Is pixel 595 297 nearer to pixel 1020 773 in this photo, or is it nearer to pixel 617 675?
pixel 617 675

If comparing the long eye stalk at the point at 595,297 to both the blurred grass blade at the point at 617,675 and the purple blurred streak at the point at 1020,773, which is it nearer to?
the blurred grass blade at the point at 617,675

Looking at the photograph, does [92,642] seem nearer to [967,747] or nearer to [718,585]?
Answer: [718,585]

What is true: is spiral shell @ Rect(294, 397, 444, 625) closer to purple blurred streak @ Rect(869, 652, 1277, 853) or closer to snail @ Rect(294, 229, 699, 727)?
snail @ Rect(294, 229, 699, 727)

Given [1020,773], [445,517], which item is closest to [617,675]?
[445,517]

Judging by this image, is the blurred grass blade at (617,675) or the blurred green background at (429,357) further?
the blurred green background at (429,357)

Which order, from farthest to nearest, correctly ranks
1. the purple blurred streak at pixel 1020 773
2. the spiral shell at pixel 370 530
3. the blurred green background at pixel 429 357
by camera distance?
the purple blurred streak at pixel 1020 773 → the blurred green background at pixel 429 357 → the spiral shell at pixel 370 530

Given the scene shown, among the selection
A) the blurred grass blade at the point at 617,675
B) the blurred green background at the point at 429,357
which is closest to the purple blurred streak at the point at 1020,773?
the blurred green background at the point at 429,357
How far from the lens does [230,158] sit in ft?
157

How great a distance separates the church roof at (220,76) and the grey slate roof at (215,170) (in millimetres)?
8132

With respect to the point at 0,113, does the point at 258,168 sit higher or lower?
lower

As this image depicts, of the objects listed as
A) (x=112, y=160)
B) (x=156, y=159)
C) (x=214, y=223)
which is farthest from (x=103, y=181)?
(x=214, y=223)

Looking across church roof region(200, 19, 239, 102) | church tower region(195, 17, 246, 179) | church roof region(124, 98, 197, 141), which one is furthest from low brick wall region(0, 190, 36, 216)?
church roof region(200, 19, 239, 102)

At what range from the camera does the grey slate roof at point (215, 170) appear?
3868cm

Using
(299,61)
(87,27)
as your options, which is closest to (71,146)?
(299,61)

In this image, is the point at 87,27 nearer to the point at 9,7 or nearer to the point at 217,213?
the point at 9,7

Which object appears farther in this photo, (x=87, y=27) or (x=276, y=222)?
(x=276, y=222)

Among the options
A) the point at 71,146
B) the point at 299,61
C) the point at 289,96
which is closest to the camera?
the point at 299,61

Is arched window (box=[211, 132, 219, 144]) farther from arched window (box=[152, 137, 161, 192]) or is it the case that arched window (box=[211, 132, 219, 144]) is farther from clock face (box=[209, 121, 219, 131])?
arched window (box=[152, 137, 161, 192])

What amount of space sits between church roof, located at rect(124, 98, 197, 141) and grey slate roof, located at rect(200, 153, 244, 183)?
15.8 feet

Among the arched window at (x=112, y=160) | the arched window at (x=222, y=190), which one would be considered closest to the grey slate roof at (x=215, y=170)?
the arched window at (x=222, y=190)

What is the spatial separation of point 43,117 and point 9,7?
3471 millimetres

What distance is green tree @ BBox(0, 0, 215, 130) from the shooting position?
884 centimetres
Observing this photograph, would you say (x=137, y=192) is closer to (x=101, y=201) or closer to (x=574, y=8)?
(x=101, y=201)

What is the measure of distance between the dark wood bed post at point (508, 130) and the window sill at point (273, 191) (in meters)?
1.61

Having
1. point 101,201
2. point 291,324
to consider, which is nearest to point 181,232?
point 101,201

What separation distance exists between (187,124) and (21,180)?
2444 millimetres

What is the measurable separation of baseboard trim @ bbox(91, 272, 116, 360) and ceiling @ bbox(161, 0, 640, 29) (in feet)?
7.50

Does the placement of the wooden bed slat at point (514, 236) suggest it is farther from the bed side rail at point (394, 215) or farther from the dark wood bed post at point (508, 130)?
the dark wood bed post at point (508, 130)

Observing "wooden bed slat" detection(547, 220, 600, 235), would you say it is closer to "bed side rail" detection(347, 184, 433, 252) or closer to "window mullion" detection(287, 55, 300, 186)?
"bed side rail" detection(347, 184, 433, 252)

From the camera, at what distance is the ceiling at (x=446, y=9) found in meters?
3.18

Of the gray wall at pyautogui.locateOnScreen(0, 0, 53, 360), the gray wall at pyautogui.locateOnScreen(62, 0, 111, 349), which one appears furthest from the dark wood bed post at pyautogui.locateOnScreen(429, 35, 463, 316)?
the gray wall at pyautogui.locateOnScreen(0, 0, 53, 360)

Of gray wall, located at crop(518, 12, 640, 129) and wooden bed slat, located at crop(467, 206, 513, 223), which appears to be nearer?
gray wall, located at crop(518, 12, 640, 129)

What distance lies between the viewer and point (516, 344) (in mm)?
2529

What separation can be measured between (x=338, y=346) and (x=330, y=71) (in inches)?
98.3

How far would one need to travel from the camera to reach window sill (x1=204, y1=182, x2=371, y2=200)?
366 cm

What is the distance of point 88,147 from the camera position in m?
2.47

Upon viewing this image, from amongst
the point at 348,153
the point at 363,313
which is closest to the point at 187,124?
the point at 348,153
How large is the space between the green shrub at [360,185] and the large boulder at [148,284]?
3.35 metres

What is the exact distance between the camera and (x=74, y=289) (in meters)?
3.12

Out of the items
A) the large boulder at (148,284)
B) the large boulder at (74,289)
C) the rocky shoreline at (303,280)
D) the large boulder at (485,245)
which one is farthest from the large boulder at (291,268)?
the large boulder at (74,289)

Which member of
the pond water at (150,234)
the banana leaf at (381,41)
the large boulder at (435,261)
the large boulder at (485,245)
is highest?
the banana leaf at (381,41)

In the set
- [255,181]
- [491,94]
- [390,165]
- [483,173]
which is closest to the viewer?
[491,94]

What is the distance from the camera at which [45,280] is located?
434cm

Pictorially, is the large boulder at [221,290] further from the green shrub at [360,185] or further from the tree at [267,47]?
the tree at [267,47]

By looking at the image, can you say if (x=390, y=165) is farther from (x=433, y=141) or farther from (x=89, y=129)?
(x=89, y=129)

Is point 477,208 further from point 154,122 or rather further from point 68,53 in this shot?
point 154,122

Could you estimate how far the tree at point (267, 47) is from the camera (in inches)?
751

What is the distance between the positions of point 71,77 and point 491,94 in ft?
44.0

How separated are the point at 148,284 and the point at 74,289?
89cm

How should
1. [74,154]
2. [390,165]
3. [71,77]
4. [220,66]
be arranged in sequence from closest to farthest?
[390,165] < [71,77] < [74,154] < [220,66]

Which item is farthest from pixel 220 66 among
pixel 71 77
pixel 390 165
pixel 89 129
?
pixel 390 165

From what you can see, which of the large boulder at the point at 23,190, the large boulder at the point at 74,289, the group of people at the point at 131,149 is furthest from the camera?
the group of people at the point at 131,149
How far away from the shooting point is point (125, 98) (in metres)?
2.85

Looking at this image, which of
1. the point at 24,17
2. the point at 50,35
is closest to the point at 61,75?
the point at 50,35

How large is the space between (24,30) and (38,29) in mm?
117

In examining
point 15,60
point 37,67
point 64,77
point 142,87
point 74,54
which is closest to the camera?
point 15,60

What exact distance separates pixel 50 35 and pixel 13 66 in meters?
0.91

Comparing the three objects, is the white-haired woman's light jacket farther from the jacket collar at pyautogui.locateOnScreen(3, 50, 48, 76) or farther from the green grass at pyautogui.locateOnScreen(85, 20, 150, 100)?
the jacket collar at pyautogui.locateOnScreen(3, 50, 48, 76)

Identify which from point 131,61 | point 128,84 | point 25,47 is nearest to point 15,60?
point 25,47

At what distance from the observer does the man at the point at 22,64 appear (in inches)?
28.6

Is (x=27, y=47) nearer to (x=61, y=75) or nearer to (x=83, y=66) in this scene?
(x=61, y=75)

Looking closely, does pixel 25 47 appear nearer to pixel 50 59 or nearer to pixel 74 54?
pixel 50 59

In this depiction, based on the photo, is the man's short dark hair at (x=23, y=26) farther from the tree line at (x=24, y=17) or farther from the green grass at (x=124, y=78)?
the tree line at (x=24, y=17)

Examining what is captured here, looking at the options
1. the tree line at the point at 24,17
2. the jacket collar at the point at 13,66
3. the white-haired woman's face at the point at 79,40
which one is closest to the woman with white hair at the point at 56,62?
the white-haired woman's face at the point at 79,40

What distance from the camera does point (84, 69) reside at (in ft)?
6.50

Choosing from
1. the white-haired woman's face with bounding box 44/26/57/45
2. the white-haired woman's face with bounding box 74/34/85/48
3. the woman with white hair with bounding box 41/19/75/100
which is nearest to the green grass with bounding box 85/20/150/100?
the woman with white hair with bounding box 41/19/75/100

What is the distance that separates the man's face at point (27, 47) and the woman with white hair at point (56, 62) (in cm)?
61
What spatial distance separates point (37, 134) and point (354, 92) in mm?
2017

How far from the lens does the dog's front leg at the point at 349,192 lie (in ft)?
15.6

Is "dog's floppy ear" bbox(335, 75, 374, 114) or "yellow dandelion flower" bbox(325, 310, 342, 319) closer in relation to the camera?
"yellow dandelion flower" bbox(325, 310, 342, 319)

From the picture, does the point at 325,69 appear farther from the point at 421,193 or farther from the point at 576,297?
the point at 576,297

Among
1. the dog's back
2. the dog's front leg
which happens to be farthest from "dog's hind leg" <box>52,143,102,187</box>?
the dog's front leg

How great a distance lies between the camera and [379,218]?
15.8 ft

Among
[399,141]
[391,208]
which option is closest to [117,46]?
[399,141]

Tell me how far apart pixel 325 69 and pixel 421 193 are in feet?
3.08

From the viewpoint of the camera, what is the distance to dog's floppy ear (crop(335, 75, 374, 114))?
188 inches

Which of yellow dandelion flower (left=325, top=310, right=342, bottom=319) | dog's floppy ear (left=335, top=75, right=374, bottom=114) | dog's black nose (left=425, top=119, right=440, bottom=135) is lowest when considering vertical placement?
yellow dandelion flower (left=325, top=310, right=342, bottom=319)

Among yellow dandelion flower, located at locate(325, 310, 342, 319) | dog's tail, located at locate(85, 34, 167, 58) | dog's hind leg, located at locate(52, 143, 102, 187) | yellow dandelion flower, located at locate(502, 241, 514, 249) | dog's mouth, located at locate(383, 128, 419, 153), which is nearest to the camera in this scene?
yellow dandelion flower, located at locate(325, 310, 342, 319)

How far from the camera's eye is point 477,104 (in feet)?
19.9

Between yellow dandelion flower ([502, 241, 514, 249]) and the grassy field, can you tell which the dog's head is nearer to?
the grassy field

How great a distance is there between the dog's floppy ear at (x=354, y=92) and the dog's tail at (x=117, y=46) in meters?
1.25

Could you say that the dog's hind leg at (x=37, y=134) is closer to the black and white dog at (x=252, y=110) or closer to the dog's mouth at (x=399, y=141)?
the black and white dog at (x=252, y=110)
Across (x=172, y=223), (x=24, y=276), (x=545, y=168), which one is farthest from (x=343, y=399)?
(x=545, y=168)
********************
## Your task
Repeat only what runs from the line holding "How far from the camera's" to the end of the data, keeping every line exactly as written, first and last included.

## Full response
How far from the camera's eye is point 477,104 (in feet)?
19.9

Between yellow dandelion flower ([502, 241, 514, 249]) and the grassy field, can you tell which the dog's head is nearer to?
the grassy field

How great a distance is there between the dog's floppy ear at (x=354, y=92) and the dog's tail at (x=117, y=46) in meters?
1.25

Could you say that the dog's hind leg at (x=37, y=134) is closer to the black and white dog at (x=252, y=110) or closer to the dog's mouth at (x=399, y=141)?
the black and white dog at (x=252, y=110)
Across (x=172, y=223), (x=24, y=276), (x=545, y=168), which one is farthest from (x=343, y=399)?
(x=545, y=168)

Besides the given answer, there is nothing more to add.